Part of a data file

◇ ◇ ◇ ◇ ◇

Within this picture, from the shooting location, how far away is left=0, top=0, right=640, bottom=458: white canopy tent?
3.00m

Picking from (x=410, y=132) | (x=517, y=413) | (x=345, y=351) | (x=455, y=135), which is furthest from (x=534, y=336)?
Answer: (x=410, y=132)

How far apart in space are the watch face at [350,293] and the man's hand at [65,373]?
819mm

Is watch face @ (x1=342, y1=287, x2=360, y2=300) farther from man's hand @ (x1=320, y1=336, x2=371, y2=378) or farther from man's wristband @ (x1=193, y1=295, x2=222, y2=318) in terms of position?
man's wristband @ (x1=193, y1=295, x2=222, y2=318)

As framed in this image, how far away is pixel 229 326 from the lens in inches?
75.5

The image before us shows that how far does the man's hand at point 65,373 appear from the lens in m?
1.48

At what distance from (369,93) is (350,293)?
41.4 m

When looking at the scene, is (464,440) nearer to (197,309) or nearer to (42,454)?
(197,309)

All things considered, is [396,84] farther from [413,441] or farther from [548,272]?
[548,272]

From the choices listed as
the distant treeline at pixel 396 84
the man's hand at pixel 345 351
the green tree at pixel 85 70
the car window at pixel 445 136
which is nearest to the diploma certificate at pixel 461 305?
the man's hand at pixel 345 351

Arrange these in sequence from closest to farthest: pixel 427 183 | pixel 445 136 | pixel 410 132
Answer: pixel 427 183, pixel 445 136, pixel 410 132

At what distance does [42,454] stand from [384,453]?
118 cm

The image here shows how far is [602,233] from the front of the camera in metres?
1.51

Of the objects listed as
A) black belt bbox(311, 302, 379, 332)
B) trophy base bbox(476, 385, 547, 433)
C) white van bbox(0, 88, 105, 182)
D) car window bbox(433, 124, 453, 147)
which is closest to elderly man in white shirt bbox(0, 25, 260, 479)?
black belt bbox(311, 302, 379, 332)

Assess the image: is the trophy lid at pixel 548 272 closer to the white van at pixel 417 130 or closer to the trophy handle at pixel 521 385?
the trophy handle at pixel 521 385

◇ ◇ ◇ ◇ ◇

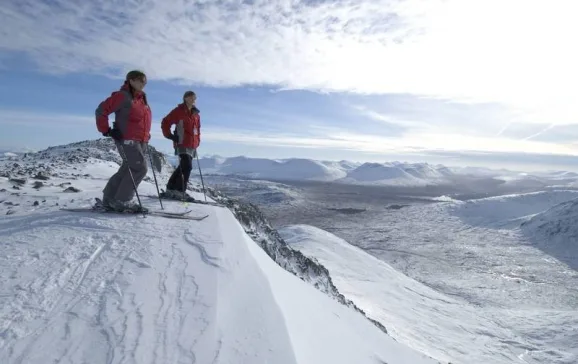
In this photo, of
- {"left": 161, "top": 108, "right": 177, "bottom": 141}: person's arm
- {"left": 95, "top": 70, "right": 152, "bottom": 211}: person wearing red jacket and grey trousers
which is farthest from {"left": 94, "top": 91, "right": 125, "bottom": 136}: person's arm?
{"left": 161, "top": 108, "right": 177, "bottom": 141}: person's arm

◇ ◇ ◇ ◇ ◇

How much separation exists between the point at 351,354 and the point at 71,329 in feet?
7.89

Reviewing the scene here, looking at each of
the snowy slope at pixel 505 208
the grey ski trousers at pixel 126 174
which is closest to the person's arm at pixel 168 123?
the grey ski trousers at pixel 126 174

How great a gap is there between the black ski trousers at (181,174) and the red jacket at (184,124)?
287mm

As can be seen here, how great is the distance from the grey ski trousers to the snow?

◇ ◇ ◇ ◇ ◇

### [Do this]
Rewrite the material from the line containing "How much separation" through the line containing "As can be seen", inclusive, substituting "red coat" for "red jacket" and leaving everything else as it is.

### [Answer to this problem]
How much separation exists between the point at 351,354 and the point at 71,329 in feet?
7.89

Reviewing the scene here, looking at each of
the snowy slope at pixel 505 208
the grey ski trousers at pixel 126 174
which is closest to the person's arm at pixel 168 123?
the grey ski trousers at pixel 126 174

How great a gap is there between the black ski trousers at (181,174) and the red coat at (184,124)?
287mm

As can be seen here, how great is the distance from the grey ski trousers to the snow?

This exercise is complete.